━━━ Pasaje a revisar ━━━

De los pájaros tengo mucha memoria. En la casa de la Soterraña en Morelia, dos accesos intercomunicados, una casa igual a la otra, una encima, la otra abajo un patio, no demasiado grande pero suficiente para que en vigas y arcos colgaran una decena de jaulas.

Todas iguales, de madera muy ligera, unida con alambres, un par de columpios, el bebedero y el recipiente donde se colocaba el alpiste, unos granos pequeños con cáscara.

Varias de las jaulas eran refugio de citos, unos bichos ligeramente regordetes, con un plumaje entre gris y café e indudablemente torpes. Si por accidente se dejaba abierta una jaula, lo más seguro es que el animalito se colocara en el rincón más lejano.

Cosa distinta de las otras avecillas, algunas de un amarillo vivo y otras con líneas sutiles de un rojo vivo. Todas estas se mantenían cantando, quizá llorando su desgracia, vivir y morir en ese estrecho encierro, viendo la inmensidad del azul del día y el rojo sangre de los atardeceres.

Los citos se mantenían callados y recuerdo alguno que se atrevió a volar en torno al patio, para terminar azorado en el borde de los múltiples macetones donde mi madre, María Elena, cultivaba con fervor casi místico, las palmas, la hoja elegante, los dólares y no recuerdo más denominaciones, pero en los maceteros, redondos, enormes y sobre una base igualmente construida con Tepalcatepec de loza blanca y trozos de espejos, diariamente y hoja por hoja, se les abrillantaba.

Este mundo maravilloso tuvo su tragedia, como sucede en todos los paraísos. Mi padre, Alfonso, regresaba de Puruándiro con su cuñado el doctor Maldonado. Transitaban por el camino de tierra roja por el que se empleaban seis o siete horas (hoy por camino pavimentado sólo son dos) cuando un gavilancillo decidió atacar al Chevrolet modelo 38.

━━━ Datos de origen ━━━

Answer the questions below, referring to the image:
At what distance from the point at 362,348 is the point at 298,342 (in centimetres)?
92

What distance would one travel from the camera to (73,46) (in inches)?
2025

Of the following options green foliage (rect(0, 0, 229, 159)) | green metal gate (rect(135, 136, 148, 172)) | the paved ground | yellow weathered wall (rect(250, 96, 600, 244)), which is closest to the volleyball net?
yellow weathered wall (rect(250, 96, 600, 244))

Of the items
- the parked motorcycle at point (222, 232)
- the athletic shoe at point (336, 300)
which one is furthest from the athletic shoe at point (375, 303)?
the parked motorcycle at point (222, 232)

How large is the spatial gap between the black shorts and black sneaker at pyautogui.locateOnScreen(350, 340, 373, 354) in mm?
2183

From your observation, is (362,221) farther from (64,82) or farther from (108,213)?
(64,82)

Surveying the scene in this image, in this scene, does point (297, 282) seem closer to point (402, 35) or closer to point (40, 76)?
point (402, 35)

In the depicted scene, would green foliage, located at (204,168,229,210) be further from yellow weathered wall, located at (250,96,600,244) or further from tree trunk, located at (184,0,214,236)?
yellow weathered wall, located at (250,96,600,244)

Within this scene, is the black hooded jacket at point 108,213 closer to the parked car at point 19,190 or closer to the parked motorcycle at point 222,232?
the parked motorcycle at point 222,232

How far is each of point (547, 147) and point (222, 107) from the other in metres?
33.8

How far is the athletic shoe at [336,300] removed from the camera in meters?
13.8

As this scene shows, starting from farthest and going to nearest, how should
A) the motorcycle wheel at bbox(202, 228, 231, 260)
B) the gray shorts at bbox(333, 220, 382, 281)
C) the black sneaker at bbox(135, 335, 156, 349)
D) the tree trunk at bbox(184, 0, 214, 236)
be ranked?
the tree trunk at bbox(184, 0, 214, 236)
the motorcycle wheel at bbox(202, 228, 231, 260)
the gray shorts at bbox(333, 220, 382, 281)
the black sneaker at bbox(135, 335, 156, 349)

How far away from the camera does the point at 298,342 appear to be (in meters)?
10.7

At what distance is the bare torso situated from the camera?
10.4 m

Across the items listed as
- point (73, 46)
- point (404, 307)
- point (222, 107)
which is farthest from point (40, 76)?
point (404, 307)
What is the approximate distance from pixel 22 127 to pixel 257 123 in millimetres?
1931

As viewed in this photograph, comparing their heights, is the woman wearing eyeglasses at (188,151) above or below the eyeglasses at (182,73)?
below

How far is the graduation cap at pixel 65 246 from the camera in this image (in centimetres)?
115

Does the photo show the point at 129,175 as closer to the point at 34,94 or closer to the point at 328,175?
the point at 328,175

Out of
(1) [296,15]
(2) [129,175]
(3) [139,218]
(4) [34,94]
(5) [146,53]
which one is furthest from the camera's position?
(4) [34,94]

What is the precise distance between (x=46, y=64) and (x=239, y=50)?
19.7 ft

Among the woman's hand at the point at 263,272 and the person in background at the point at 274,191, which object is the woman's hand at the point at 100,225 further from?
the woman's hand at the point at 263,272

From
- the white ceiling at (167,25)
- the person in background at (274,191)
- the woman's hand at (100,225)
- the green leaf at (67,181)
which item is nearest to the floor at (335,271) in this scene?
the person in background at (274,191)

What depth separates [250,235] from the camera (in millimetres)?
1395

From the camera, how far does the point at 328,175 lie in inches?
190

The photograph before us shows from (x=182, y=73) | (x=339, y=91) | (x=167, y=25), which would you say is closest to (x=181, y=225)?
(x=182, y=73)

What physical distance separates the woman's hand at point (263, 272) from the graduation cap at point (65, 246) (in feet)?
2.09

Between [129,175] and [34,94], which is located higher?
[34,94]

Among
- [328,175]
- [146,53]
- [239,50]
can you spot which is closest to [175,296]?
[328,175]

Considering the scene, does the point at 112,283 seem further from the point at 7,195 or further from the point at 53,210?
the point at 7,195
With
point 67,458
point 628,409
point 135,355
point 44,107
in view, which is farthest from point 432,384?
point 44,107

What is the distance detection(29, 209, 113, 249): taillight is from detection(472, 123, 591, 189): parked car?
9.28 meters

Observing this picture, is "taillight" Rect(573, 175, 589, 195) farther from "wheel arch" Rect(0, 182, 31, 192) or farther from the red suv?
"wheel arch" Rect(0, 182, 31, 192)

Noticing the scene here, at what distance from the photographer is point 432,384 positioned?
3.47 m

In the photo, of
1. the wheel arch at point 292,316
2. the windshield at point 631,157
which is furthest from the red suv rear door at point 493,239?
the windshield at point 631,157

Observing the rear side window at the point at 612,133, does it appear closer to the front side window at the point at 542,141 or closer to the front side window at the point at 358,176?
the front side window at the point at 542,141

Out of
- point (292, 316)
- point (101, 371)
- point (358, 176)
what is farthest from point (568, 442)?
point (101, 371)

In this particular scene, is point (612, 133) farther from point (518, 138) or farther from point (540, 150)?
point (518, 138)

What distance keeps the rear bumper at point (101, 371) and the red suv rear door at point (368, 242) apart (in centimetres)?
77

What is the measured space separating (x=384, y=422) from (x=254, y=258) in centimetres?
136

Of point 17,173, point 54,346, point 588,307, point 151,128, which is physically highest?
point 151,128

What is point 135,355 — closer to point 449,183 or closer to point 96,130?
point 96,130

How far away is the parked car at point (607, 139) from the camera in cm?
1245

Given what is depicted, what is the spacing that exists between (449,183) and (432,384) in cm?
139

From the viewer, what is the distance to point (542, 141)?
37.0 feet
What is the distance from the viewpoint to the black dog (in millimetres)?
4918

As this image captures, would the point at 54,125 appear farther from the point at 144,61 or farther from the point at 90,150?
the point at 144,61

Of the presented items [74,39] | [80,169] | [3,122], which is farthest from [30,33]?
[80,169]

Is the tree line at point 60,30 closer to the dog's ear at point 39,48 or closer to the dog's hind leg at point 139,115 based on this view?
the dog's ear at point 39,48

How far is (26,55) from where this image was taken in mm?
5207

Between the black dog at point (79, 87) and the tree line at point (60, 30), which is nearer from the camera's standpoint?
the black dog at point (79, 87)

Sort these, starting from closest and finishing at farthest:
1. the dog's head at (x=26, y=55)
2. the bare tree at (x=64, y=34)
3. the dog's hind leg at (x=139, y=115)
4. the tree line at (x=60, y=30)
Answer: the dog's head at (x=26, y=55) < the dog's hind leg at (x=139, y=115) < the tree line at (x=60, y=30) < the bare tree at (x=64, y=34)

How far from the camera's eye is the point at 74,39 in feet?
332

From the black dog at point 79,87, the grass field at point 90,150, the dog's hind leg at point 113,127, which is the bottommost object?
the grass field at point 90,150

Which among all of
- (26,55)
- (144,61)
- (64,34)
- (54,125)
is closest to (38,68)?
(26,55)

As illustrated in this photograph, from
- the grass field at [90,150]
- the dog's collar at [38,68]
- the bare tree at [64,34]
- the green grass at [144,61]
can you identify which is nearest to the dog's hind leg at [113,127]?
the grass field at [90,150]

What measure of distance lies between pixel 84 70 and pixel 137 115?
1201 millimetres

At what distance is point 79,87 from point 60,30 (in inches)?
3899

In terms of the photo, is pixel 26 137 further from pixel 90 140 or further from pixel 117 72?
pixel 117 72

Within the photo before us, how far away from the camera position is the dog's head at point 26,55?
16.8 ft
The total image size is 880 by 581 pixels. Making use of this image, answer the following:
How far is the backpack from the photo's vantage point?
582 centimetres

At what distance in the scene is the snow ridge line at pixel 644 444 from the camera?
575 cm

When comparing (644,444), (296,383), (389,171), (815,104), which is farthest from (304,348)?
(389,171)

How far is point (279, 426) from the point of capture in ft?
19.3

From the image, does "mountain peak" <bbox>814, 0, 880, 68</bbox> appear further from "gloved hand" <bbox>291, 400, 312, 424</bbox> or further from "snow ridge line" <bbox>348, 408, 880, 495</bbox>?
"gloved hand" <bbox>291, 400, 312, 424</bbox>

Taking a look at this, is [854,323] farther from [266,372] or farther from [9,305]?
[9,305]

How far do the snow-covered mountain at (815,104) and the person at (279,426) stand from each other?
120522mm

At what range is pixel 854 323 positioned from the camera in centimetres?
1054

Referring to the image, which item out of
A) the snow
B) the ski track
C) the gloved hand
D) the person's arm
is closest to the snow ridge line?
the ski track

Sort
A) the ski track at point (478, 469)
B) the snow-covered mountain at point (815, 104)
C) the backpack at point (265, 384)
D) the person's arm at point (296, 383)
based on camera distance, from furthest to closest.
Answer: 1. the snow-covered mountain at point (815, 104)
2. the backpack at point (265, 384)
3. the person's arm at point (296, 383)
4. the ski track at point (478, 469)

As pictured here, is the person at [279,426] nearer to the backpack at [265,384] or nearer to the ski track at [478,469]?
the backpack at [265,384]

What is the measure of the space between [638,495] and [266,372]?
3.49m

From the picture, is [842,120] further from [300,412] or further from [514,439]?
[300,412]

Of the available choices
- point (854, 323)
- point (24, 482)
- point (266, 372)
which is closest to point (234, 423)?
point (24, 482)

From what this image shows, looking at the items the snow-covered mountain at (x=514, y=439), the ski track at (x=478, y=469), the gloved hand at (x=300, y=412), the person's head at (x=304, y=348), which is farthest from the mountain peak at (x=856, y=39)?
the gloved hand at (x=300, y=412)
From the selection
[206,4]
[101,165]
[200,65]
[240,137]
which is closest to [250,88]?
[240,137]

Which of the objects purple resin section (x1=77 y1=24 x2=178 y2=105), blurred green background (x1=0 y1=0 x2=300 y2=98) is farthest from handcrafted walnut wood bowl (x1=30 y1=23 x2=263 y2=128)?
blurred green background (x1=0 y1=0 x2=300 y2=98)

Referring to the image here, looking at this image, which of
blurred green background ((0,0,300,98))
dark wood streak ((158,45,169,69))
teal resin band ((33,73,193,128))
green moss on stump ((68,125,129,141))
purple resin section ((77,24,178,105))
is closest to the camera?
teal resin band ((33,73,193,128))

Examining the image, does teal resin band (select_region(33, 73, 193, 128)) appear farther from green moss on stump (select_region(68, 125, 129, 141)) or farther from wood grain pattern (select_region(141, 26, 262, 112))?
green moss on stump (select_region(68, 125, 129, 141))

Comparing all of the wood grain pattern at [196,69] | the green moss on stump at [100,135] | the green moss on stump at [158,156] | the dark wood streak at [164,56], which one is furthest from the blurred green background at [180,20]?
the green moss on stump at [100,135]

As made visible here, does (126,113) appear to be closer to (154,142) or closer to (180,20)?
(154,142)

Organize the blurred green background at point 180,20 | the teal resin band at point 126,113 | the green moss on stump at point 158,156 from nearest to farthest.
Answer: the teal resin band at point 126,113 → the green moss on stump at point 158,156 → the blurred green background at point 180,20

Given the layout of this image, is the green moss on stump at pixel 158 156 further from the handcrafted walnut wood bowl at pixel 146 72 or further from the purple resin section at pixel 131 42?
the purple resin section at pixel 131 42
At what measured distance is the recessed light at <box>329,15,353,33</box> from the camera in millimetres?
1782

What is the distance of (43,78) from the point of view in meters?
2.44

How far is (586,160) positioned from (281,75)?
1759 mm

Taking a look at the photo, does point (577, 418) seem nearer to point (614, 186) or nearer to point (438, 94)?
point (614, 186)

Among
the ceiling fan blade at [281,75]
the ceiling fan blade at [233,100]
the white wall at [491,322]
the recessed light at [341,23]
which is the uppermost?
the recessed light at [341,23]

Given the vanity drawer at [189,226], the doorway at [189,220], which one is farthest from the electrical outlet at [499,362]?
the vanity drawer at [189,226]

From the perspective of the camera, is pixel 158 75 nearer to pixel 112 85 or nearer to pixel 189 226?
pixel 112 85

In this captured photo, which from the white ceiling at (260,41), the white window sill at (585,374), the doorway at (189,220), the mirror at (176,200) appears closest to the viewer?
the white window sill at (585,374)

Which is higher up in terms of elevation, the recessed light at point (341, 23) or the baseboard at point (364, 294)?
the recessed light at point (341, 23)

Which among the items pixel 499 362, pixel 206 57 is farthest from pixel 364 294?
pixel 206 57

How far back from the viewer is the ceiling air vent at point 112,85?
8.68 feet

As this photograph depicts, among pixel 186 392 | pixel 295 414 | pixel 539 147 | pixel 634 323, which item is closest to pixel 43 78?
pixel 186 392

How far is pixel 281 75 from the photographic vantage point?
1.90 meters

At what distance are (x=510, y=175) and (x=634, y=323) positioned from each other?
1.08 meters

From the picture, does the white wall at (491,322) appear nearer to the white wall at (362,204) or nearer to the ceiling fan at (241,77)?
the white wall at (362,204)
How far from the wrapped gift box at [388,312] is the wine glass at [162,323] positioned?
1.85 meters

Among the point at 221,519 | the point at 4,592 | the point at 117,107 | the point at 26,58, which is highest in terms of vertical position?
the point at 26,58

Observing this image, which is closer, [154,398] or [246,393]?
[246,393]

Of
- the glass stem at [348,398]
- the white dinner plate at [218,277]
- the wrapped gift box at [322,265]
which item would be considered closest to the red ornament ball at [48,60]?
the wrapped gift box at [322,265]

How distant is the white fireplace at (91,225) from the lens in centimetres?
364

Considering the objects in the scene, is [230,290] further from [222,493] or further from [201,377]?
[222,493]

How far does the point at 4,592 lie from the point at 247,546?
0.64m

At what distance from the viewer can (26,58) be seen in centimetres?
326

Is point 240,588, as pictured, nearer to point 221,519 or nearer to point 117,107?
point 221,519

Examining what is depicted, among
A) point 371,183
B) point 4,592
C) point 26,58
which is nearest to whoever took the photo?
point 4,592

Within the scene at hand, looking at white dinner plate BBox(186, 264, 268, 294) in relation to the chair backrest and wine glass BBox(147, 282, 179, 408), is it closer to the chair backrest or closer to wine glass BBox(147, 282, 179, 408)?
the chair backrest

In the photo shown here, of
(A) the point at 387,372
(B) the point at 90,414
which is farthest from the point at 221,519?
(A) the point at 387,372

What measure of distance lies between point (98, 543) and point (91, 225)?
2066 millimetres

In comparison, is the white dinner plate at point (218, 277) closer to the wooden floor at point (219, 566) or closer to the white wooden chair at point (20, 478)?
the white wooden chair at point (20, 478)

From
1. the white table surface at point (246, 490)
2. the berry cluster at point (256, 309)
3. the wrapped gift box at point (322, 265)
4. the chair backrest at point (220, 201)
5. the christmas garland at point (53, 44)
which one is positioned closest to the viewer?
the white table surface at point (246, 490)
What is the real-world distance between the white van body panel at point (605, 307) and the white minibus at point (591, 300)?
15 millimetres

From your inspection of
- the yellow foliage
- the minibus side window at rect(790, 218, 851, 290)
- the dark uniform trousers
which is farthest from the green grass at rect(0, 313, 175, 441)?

━━━

Instrucciones => Continúa el relato sobre los pájaros de la casa de la Soterraña en Morelia a partir de su última oración.

Respuesta =>
Aguililla o gavilán, después de un par de estrellones contra el parabrisas se quedó en un alambre de telégrafos. Los dos indignados viajeros decidieron darle un escarmiento al avechucho.

Tras la descarga por Maldonado de un barril de su revólver, el animal ni siquiera se inmutó. Le tocó turno a mi padre que apuntó, disparó, y el agresivo pajarraco cayó al suelo. Con una cobija para impedir picotazos, lo atraparon y lo llevaron a Morelia.

Mi hermana Olga que tenía casi por vocación curar animales lesionados, recibió y observó al gavilancillo: un tiro en sedal, un ala rota pero ninguna lesión verdaderamente grave.

Olga se ocupaba de los perros que en la escuela de Medicina “operaban” los aprendices de matasanos. Capturaban canes callejeros, los dormían y luego les extraían algún órgano. Los cosían y sin más los echaban a la calle.

Curioso, cuando mi hermana se hizo cargo del avechucho, no hubo problema. Mientras con otras cercanías el animal graznaba, emitía rugiditos sordos y se revolvía dispuesto a picotear al extraño, a su curandera la dejaba hacer, revisarlo y vendarle el ala pegada al cuerpo.

Desde luego casi lisiado, a nadie preocupaba el animal, que brincaba de una maceta a otra. Cuando se acercaba a las jaulas, se armaba el mitote, los pajaritos revoloteaban dentro, silbaban y hacían ruidos que nadie confundirá con cantos alegres.

Un día la curandera dictaminó que el pajarraco estaba curado. Lo liberó de su venda, lo hizo ejercitar movimientos, desplegar el ala lesionada y quedó en la relativa libertad del patio.

A veces arrastrando el miembro lesionado, pero igualmente usándolo para recorrer todos los espacios internos, nos olvidamos de su existencia… hasta ese terrible día en que doña Elena salió de la casa y apenas un par de horas después, encontró a uno de los citos con un ojo colgando y al gavilán tratando de meter la cabeza entre los frágiles barrotes.

El resto de los reclusos estaba en el terror total estrellándose contra las paredes de sus jaulas, chillando; después de ver a mi madre algo le dijo al agresor que era el mejor momento para desaparecer. Alzó el vuelo y nunca más supimos de él.

Los cantores quedaron mudos. No volvieron a silbar y la solución fue llevarlos y colocarlos en los árboles que rodeaban el establo donde teníamos las vacas.

Para desazón de mi madre, mi padre la advirtió que esos bichos prácticamente habían pasado en cautiverio su vida. Quizá en libertad no sabrían cómo sobrevivir…

La foto es de un cóndor, el rey de los pájaros.